Review by Ian Keogh
The Helltrekkers is a strange publication for 2023, although it’s from the classic John Wagner and Alan Grant writing team in 1984, which is peak period for them. However, even in 1984 it was dated, a throwback to the type of adventure strips that featured regularly in 2000AD’s earliest years, yet from which the comic had moved on. Perhaps the attraction is that other than forming the bulk of Mega-Collection volume Cursed Earth Carnage, it’s not been issued as a graphic novel.
By 1984 Wagner and Grant had built a considerable world around Judge Dredd, and The Helltrekkers is an early example of their realising all the effort they’d put in enabled other stories set there without Dredd featuring.
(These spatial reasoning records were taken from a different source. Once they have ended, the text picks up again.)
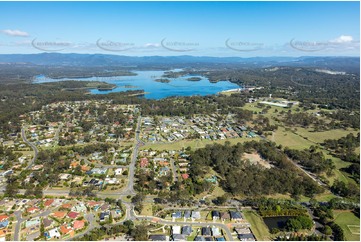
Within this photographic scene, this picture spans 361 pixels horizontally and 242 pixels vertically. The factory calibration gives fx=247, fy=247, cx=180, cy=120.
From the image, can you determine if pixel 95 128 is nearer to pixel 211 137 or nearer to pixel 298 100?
pixel 211 137

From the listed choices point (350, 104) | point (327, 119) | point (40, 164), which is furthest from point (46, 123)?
point (350, 104)

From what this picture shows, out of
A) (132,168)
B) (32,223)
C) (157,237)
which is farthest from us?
(132,168)

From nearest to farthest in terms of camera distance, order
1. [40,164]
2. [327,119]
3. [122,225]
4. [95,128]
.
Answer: [122,225]
[40,164]
[95,128]
[327,119]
The Cursed Earth had been established as a massive wasteland with the dangers only limited by the writers’ imaginations. To that Wagner and Grant added the Western staple of settlers travelling to an intended better life across hostile terrain, but instead of horses and wagons, the travellers are equipped with state of the art Radwagons. For all the good it does them.
This doesn’t read like a story plotted with anything in mind other than continuing from week to week, created to the template of solving one shock ending over five pages leading up to the next. It’s written professionally enough to include a variety of incompatible personalities guaranteeing internal conflict in addition to the dangers faced, but over most of the strip it’s clear the greatest enjoyment for Wagner and Grant is in contriving inventive methods to kill the cast. Place your bets at the start as to who’ll survive until the end.
The deaths are illustrated in surprisingly grisly fashion by Horacio Lalia, an artist who packs the pages with action and detail. It fulfils the brief of exciting young boys, but there’s no great clarity. Still, that doesn’t excuse the single line biography of the Argentinian whose career spanned sixty years, during which The Helltrekkers was a brief stopover.
As the end approaches, Wagner and Grant supply greater creativity, but it doesn’t rescue this from being anything other than a career footnote.